Task objective ▸ Look for the line containing "What can you" in the listing below. Retype that line and every subsequent line through the last one, and only those.

Working data ▸

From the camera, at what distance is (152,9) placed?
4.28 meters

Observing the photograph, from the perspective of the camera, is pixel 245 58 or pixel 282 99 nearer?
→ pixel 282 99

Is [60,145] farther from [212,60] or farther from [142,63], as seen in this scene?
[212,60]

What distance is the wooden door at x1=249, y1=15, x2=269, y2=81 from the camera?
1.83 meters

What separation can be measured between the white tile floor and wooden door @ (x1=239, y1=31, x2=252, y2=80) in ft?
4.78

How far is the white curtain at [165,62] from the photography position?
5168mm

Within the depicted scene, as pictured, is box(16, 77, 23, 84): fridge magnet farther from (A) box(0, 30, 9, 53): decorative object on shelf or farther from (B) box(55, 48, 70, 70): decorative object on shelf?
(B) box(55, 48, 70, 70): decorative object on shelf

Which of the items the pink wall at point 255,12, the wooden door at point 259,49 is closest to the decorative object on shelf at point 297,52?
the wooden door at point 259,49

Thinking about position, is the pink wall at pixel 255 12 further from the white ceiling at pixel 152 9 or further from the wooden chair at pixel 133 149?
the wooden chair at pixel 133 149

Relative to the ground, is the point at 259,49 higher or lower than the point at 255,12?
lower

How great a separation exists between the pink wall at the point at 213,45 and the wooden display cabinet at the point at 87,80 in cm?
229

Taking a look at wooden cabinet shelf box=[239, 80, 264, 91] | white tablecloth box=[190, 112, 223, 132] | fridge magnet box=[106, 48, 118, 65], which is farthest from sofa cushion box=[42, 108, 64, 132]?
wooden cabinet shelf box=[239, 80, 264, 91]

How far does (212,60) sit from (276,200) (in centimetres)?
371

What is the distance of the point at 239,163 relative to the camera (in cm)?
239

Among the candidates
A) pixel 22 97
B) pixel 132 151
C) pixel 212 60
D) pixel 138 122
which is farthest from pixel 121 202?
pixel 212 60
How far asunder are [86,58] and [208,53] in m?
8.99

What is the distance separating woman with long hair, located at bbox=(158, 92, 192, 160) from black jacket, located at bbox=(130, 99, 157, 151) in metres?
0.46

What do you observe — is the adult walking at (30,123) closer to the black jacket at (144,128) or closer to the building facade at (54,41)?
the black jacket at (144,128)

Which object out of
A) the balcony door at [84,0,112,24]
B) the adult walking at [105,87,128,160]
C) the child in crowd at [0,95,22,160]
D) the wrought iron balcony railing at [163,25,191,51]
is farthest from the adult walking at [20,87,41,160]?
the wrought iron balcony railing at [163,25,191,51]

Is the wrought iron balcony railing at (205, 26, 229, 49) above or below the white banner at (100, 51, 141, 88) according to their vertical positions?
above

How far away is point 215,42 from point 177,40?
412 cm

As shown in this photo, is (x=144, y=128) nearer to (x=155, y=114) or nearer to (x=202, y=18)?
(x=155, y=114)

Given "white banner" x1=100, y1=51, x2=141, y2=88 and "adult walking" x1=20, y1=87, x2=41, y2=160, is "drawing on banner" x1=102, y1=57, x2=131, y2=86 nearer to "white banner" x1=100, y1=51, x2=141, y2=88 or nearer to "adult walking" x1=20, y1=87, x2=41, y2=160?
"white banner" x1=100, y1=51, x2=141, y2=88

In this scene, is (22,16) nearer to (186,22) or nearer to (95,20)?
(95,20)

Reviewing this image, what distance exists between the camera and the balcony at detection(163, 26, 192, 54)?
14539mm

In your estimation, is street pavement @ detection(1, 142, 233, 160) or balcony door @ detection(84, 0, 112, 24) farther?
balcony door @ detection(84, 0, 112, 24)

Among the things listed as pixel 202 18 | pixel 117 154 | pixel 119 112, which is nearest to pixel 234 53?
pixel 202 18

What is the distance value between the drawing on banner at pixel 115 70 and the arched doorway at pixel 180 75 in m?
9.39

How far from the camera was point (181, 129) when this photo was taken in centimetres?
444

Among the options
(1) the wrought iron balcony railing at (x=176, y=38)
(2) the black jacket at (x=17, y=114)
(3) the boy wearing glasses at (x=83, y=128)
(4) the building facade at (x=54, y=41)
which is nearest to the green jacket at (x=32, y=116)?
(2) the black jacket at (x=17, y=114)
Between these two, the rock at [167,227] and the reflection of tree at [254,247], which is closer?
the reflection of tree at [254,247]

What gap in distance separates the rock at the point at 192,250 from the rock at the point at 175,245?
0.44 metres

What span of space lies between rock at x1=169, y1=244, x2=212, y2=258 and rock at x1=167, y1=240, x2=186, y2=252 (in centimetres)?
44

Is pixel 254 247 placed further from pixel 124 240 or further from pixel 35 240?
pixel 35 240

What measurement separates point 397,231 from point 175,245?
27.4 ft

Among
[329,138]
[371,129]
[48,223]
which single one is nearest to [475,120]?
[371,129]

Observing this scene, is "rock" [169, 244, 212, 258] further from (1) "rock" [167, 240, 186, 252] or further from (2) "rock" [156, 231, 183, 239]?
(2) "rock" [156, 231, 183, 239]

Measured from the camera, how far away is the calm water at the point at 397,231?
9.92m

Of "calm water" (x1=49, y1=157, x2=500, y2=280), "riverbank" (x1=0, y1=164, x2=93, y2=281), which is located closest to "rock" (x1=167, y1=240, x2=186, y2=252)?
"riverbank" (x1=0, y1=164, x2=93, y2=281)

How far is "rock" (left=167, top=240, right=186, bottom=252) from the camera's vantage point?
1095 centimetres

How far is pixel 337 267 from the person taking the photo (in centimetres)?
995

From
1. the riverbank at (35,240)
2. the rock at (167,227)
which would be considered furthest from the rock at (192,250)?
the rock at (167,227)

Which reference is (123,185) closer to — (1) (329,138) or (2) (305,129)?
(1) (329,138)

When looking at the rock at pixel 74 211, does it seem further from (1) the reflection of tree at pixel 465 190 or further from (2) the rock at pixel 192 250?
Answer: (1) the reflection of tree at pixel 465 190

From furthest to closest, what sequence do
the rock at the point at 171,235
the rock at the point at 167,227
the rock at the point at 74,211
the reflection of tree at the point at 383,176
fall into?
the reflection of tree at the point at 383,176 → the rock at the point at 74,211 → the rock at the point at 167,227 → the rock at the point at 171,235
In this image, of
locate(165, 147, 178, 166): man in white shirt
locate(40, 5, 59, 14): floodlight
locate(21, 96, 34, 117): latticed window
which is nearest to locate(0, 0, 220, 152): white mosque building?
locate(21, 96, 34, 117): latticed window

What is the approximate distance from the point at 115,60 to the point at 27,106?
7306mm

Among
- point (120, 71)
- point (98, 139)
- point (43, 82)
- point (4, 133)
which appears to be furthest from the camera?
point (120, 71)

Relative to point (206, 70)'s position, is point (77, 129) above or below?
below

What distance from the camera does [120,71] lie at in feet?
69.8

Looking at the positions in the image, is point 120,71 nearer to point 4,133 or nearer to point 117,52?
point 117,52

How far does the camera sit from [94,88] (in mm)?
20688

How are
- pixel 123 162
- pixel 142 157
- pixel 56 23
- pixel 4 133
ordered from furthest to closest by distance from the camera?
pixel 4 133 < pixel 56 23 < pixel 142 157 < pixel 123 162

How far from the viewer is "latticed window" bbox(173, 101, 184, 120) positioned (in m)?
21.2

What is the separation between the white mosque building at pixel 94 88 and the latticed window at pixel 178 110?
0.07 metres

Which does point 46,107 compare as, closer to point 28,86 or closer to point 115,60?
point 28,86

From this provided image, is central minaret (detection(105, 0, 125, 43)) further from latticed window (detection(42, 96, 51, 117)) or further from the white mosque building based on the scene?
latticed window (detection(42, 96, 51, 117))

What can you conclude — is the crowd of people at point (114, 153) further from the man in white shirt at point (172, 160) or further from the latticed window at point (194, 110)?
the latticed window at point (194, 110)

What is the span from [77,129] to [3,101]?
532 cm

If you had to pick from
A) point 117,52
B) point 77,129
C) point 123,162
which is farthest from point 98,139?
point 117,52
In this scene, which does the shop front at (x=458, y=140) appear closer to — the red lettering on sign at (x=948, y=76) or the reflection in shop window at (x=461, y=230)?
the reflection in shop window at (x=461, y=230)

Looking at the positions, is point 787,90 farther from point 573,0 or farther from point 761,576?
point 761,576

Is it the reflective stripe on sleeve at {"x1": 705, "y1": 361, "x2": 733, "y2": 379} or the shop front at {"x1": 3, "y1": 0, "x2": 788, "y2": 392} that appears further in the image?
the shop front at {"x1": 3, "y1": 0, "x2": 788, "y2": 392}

Solution to the exercise ▸
What can you conclude — is the crowd of people at point (114, 153) further from the man in white shirt at point (172, 160) or further from the latticed window at point (194, 110)?
the latticed window at point (194, 110)

What is the span from [77,129] to [3,101]?
532 cm

If you had to pick from
A) point 117,52
B) point 77,129
C) point 123,162
which is farthest from point 98,139?
point 117,52
In this scene, which does the shop front at (x=458, y=140) appear closer to — the red lettering on sign at (x=948, y=76) or the reflection in shop window at (x=461, y=230)?
the reflection in shop window at (x=461, y=230)

Looking at the positions, is point 787,90 farther from point 573,0 or farther from point 761,576?
point 761,576

Is it the reflective stripe on sleeve at {"x1": 705, "y1": 361, "x2": 733, "y2": 379} or the shop front at {"x1": 3, "y1": 0, "x2": 788, "y2": 392} that appears further in the image?
the shop front at {"x1": 3, "y1": 0, "x2": 788, "y2": 392}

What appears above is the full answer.